Bob’s legacy as a golf course architect is truly outstanding. His course designs throughout the world illustrate his flair for design, his versatility as a designer and his sensitivity for the environment. He was simply one of the best to ever practice the profession golf course architecture. 

 

As a truly close friend they don’t come any better. He had a wonderful sense of humour, he loved to share jokes and funny stories and compare notes on family happenings.

I value the time and friendship that we shared for more than 30 years.
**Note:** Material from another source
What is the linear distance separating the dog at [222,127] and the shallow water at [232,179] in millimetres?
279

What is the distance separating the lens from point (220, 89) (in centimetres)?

Bob will be sadly missed by his family, by his clients and by his many, many friends.

 

My deepest condolences to his wife Pam Amy Cupp and all of his children, whom Bob loved more than words can express.

 



Ron Whitten, Senior Editor, Architecture, Golf Digest

 

Bob Cupp not only designed golf courses, incredible ones including Crosswater and Pumpkin Ridge in Oregon, Old Waverly in Mississippi, Liberty National in New Jersey, Indianwood New in Michigan, Beacon Hall and Mad River in Canada, and Marietta, Settindown Creek, Brookhaven and Hawks Ridge, all near Atlanta, he also designed his home, built most of the furniture in it, raised a second family, wrote a novel, painted and sculpted, worked on model railroads, played guitar and sang in the local choir. A good friend for over 30 years, Bob was absolutely my favorite Renaissance Man in golf. It’s a shame Tom Doak had already called his company Renaissance Golf.  That would have been the perfect name for Bob’s firm.